In 1697, the Massachusetts colonial legislature declared 14 January a day of public fasting in penitence for the trials. The trial judge Samuel Sewall publicly confessed his error on that day from a pew at the Old South Meeting House. The Reverend John Hale published A Modest Enquiry into the Nature of Witchcraft in 1702, the first systematic Puritan-internal critique of the proceedings.

In 1711, the legislature passed a bill restoring the civil rights of the convicted and providing limited financial reparation to surviving families. Some of the convicted were not formally exonerated until 1957; the last five — Bridget Bishop, Susannah Martin, Alice Parker, Wilmot Redd, and Margaret Scott — were exonerated by the Massachusetts legislature on 31 October 2001.

Significance

Salem is the founding case of American jurisprudence on the failure of legal proceedings under public panic, the founding case of American jurisprudence on inadmissibility of unreviewable testimonial evidence, and the most studied single episode of witchcraft prosecution in the Anglophone historical record. The conventional understanding that mass witch-burnings occurred at Salem is a common misconception: the executions were by hanging, except for Giles Corey's pressing. None of the accused was burned.

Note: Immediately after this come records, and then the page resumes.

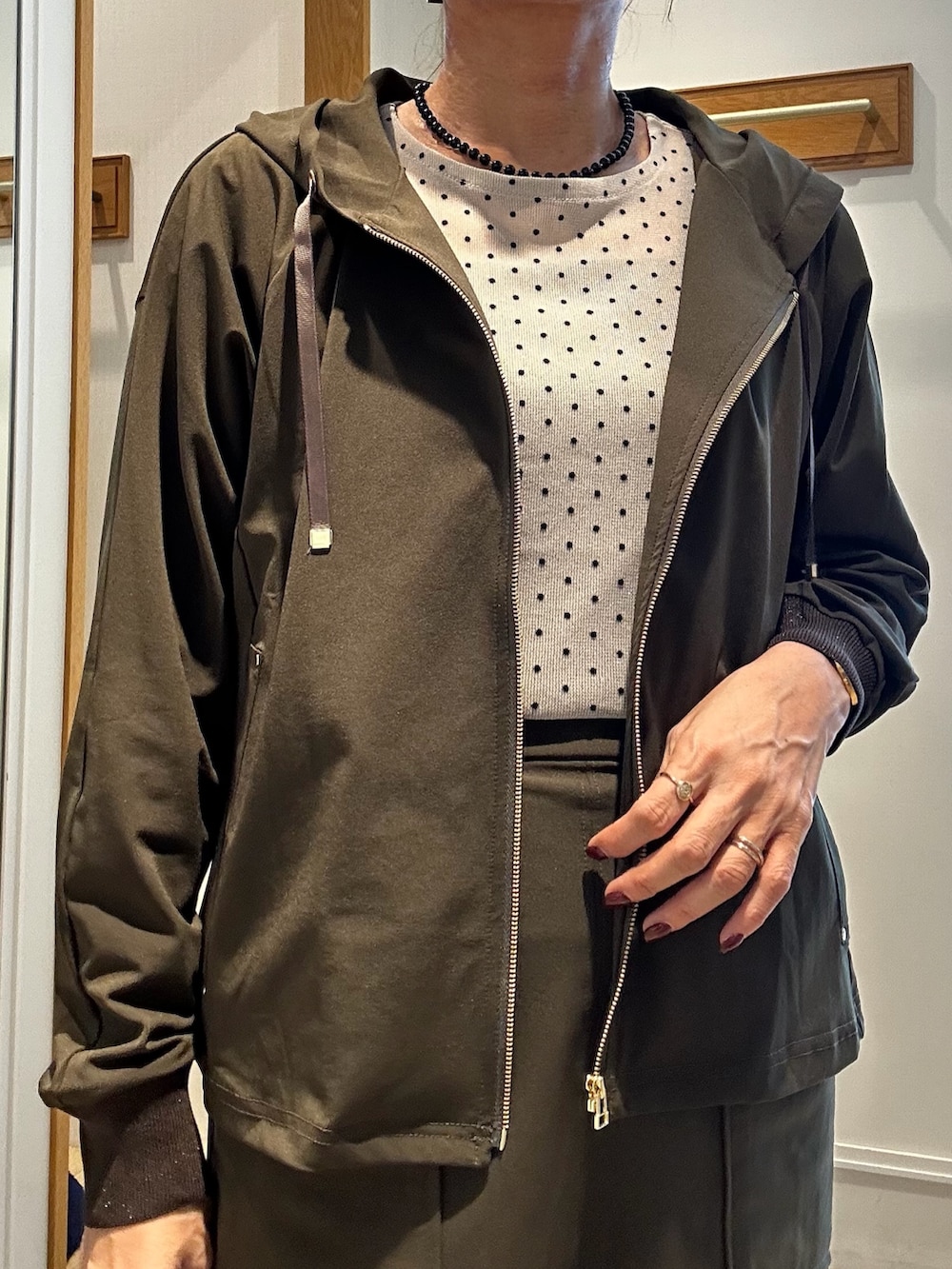 グリーン系のブルゾン、ベージュ系のTシャツ/カットソー、ブラック系のトートバッグを着用したレディースの秋コーディネートの5枚目の写真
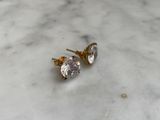 pair of diamond stud earrings sitting on a marble surface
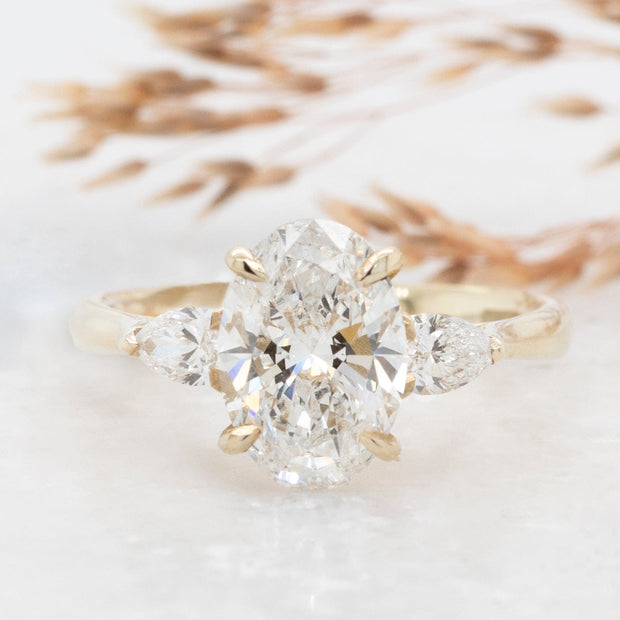 Noah James Jewellers Manchester In Stock Engagement Ring Flora Oval and Pear Shaped 3 Stone Lab Grown Diamond Engagement Ring 18ct Yellow Gold 2ct Lab Grown Diamond Moissanite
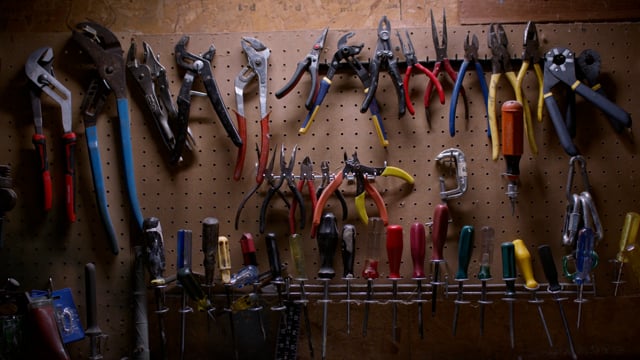 An assortment of hand tools hung over a well used workbench. 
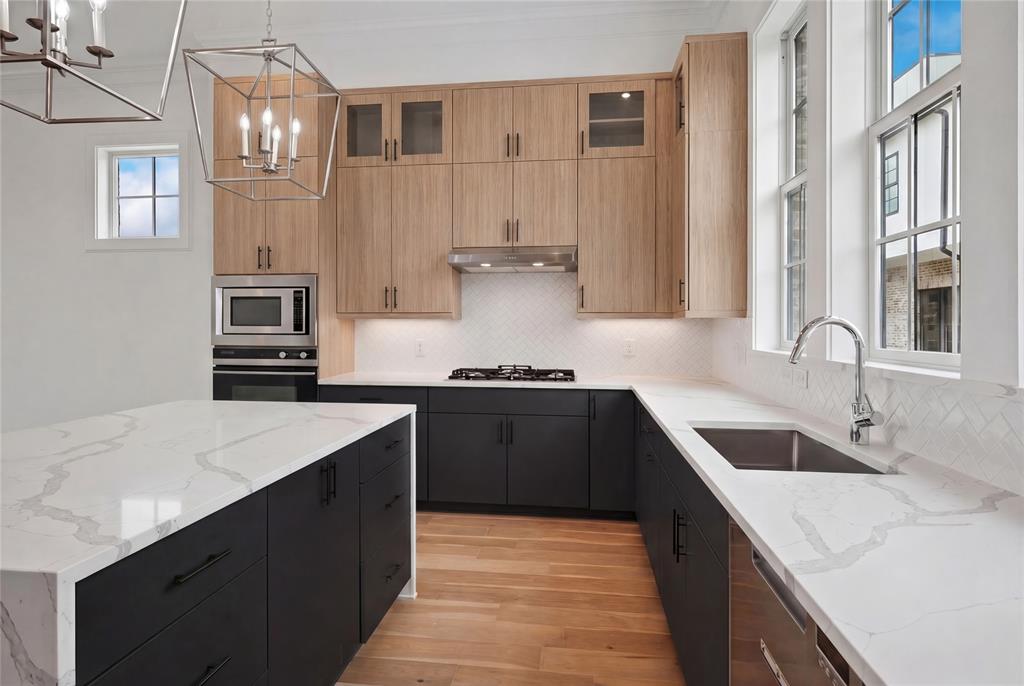 4080 Oak Street Addison, TX 75001 - Photo 2 of 19 a kitchen with stainless steel appliances granite countertop a sink stove and refrigerator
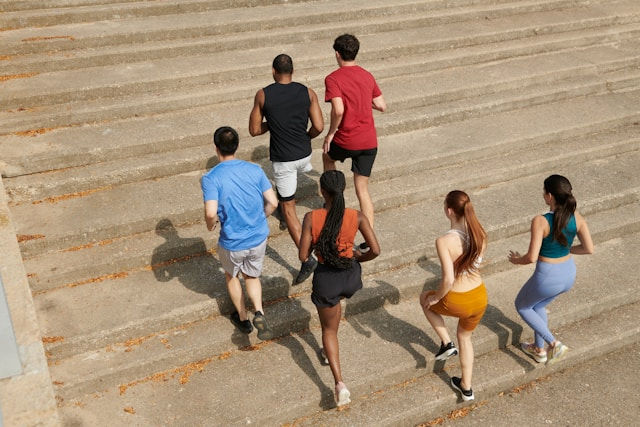 Six people in athletic wear run up outdoor concrete steps. Bright clothing includes blue, red, and orange. The mood is energetic and active.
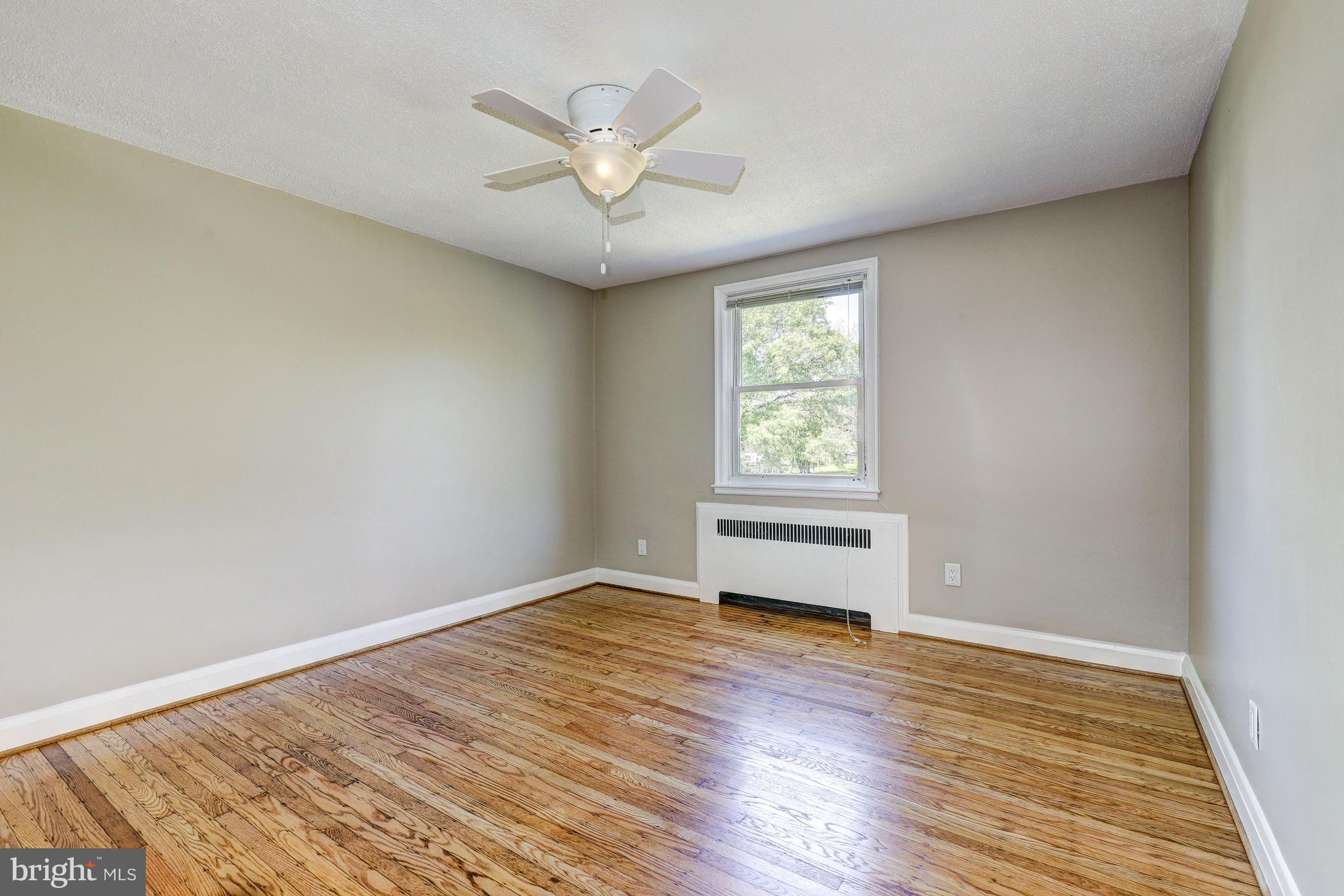 5203 Garmouth Road Baltimore, MD 21229 - Photo 19 of 42 Primary Bedroom | Hardwood Floors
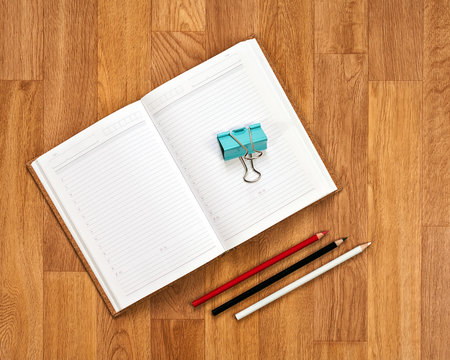 Blank notepad with office supplies on wooden table.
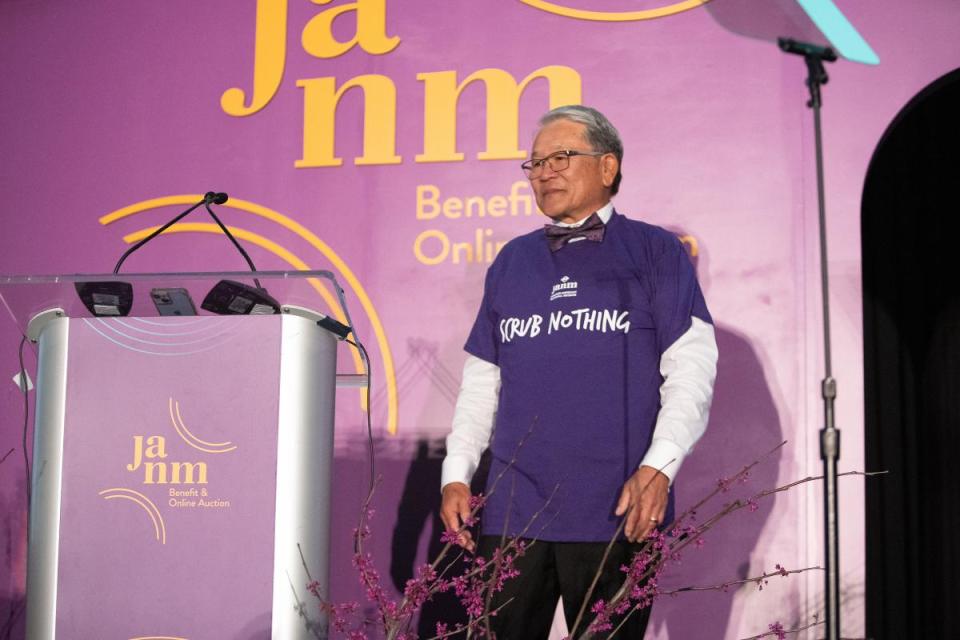 William T Fujioka wearing a JANM Scrub Nothing T-Shirt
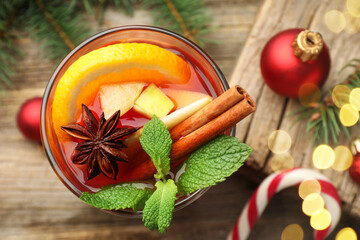 Tasty punch drink in glass, spices and Christmas decor on wooden table, flat lay. Bokeh effect
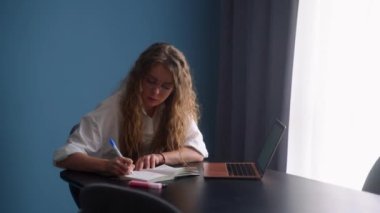 Bilgisayarda uzaktan öğrenme dersinde online ders izleyen kız öğrenci. Çalışan bir kadın, not defterine notlar yazan, web dersi dinleyen bir kadın. Evde ödev yapan bir kız. Takımla uzak çalışma.
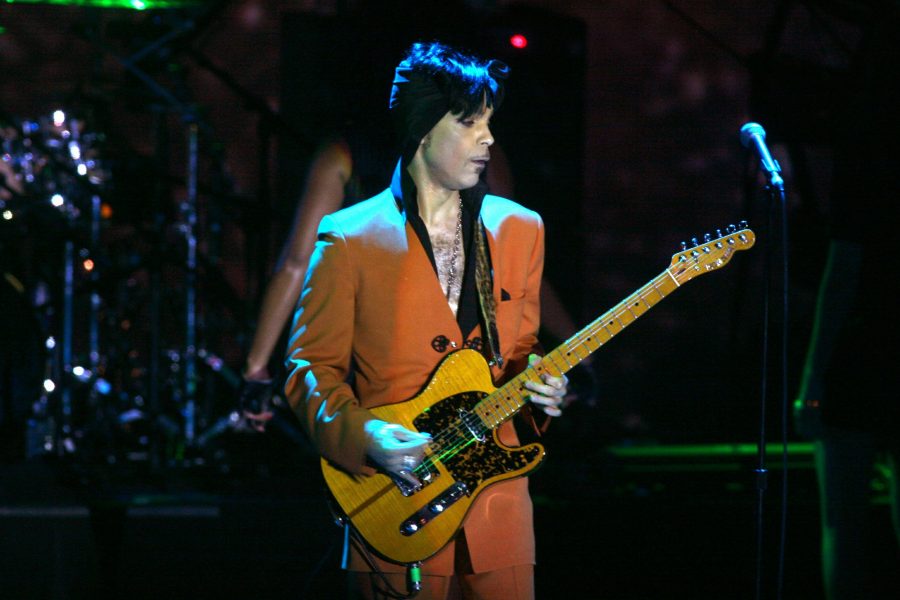 Prince stands on stage carrying a guitar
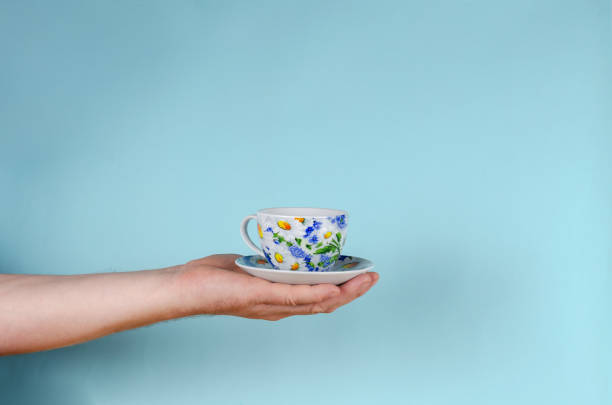 Hand and cup on blue background. Man holding White cup with painted flowers.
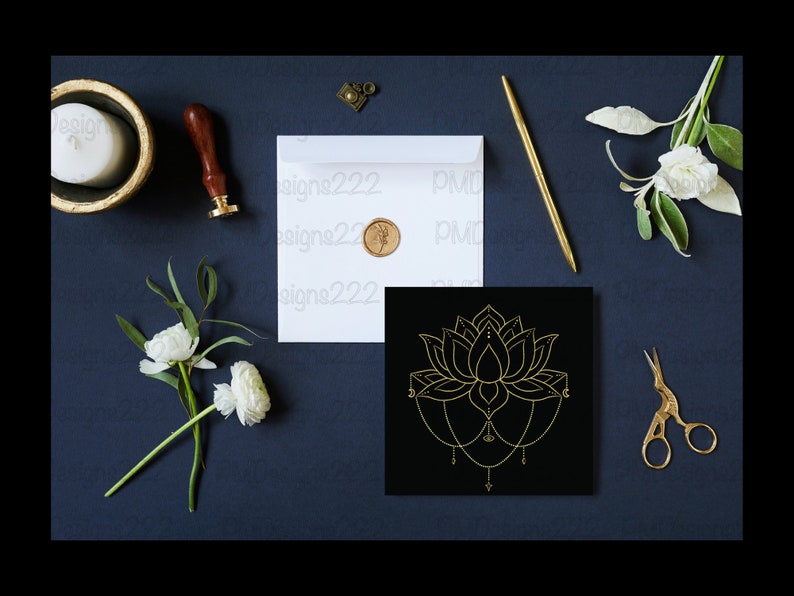 Puede incluir: Composici&oacute;n plana con un dise&ntilde;o de flor de loto dorada sobre un cuadrado negro, un sobre blanco con un sello dorado, un bol&iacute;grafo dorado y unas tijeras doradas. Flores blancas y una vela en un cuenco dorado tambi&eacute;n presentes, todo sobre una superficie azul oscuro.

The trials occurred under the doctrinal authority of the Puritan Congregational ministers of the Massachusetts Bay Colony. The historical responsibility of the colonial Puritan religious establishment for the proceedings was acknowledged at the time, in subsequent legislative and ministerial acts of reparation, and in modern scholarship.

Sources

  • Mary Beth Norton, In the Devil's Snare: The Salem Witchcraft Crisis of 1692 (Alfred A. Knopf, 2002).
  • Bernard Rosenthal et al. (eds.), Records of the Salem Witch-Hunt (Cambridge University Press, 2009). Comprehensive court records.
  • Stacy Schiff, The Witches: Salem, 1692 (Little, Brown, 2015).
  • Increase Mather, Cases of Conscience Concerning Evil Spirits Personating Men (1693).
  • John Hale, A Modest Enquiry into the Nature of Witchcraft (1702).
  • Resolve of the Massachusetts General Court, exoneration of remaining convicted Salem defendants, 31 October 2001.